Donnerstag, 4. Februar 2021

Die seltsamsten Sprachen der Welt

Von Klicklauten und hundert Arten ich zu sagen

Ob etwas seltsam ist, liegt natürlich immer im Auge des Betrachters. So erscheint uns, die wir über das „seltsame“ Gendern endlos diskutieren können, eine patriarchalisch geprägte Sprache mit einer Handvoll Vokalen und rund 20 Konsonanten völlig normal. Den Sprechern des kaukasischen Ubychischen dürfte die spartanische Lautausstattung des Deutschen recht seltsam vorkommen, schließlich verfügen sie nicht nur über 80 Konsonanten und zwei Vokale, die allerdings weisen jeweils mehrere Qualitäten auf. Allein das q kann hier auf acht unterschiedliche Weisen „vertont“ werden: Seltsam, nicht wahr?
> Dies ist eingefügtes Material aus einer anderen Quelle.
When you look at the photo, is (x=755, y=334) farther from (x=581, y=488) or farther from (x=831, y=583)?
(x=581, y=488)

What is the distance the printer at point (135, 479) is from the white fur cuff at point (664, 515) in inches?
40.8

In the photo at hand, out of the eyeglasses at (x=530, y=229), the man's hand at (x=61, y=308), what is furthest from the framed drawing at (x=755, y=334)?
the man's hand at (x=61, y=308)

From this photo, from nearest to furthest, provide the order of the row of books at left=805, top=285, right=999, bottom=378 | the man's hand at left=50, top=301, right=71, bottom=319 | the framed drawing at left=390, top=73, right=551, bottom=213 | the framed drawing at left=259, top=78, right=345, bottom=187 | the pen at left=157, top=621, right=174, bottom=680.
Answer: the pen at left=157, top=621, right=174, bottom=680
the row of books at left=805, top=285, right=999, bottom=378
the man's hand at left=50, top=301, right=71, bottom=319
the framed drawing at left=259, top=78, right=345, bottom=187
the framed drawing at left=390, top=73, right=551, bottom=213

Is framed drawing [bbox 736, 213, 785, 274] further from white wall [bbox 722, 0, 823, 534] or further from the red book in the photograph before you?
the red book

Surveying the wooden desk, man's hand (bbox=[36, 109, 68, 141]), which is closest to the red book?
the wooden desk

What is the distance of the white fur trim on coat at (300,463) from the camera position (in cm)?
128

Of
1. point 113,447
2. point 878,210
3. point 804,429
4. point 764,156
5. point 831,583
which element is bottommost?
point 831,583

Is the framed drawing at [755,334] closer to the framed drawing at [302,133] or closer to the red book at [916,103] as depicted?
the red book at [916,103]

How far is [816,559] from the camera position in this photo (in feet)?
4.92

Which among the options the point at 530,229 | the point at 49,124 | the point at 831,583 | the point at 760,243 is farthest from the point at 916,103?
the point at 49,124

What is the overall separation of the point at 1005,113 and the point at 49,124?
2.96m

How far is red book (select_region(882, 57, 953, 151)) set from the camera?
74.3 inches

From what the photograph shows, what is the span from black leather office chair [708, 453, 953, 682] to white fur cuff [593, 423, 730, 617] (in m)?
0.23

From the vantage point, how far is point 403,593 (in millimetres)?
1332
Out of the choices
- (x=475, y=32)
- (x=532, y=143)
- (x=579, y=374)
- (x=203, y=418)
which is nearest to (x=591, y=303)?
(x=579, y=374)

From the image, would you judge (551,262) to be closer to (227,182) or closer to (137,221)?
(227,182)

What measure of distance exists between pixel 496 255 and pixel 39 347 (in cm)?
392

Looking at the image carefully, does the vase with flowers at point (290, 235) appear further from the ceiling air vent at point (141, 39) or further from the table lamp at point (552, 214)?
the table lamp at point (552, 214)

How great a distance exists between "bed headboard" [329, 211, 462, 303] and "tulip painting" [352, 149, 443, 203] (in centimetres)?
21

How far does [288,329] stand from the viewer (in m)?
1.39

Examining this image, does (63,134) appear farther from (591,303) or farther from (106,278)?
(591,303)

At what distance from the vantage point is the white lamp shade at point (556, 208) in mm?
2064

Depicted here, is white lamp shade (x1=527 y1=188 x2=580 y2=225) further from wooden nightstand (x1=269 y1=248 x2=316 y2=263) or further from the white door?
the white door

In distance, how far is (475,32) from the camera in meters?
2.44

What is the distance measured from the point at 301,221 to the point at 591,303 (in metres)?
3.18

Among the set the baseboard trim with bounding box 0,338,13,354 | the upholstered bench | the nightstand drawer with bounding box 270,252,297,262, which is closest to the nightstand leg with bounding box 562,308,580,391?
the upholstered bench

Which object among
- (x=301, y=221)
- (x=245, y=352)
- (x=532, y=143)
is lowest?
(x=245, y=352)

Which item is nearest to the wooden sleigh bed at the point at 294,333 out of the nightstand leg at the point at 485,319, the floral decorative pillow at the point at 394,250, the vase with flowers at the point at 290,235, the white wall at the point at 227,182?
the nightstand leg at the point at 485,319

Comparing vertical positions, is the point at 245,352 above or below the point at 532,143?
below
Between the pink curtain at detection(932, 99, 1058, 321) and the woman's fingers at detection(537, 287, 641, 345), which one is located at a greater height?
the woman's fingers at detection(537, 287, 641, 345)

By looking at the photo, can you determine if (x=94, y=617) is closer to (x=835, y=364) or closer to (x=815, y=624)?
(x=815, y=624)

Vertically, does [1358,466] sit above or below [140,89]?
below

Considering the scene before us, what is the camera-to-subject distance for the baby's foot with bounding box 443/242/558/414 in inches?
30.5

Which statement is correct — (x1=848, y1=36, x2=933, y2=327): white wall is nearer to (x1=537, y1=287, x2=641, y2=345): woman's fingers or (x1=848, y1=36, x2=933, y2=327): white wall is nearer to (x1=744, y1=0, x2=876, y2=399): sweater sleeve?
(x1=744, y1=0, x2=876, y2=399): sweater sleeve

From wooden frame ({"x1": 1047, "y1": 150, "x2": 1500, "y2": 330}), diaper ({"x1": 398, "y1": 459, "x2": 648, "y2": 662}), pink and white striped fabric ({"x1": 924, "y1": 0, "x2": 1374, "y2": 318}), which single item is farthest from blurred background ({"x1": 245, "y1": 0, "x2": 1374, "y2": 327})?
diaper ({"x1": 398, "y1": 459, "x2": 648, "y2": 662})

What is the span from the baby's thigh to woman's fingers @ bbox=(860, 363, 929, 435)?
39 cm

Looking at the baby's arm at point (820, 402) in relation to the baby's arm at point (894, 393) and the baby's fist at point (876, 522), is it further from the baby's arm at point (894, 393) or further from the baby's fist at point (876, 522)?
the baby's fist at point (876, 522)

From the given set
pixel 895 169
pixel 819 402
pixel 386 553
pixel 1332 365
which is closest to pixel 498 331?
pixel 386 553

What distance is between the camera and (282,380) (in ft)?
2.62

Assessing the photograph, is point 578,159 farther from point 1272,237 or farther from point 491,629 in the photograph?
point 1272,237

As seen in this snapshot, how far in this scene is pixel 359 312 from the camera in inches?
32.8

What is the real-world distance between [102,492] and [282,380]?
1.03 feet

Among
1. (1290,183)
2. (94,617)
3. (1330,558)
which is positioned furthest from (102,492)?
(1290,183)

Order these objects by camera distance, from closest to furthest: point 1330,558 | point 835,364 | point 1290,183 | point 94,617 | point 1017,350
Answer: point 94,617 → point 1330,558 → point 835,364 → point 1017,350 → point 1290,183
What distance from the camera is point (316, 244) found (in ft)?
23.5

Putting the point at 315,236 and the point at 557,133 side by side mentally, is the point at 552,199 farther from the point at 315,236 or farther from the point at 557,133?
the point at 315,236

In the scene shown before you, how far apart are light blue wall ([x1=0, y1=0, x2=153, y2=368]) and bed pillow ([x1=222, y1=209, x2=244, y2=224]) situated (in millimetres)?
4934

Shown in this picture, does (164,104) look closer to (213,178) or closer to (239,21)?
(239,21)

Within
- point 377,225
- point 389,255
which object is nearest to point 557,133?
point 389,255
Warum in die linguistische Ferne schweifen?

Aber um Seltsames in Sprachen zu entdecken, muss man gar keine Extreme suchen. Schon bei unseren Nachbarn gibt es Sprachliches zu beobachten, das sich zunächst unserem Verständnis entzieht. Man denke hier nur an das „behauchte h“, den „Geisterfahrer im Französischen“ wie es der Sprachwissenschaftler Harald Haarmann, Autor des Buches Die seltsamsten Sprachen der Welt, nennt. 49 Sprachen, deren Laute, Grammatik oder Denkweisen uns recht fremd vorkommen, darf der Leser auf seiner linguistischen Abenteuerreise kennenlernen, um am Ende über die Hintergründe der eigenen Sprache nachzudenken, die objektiv betrachtet hinsichtlich ihrer kulturellen Aussagen mindestens so seltsam ist, wie beispielsweise Chinesisch oder Finnisch.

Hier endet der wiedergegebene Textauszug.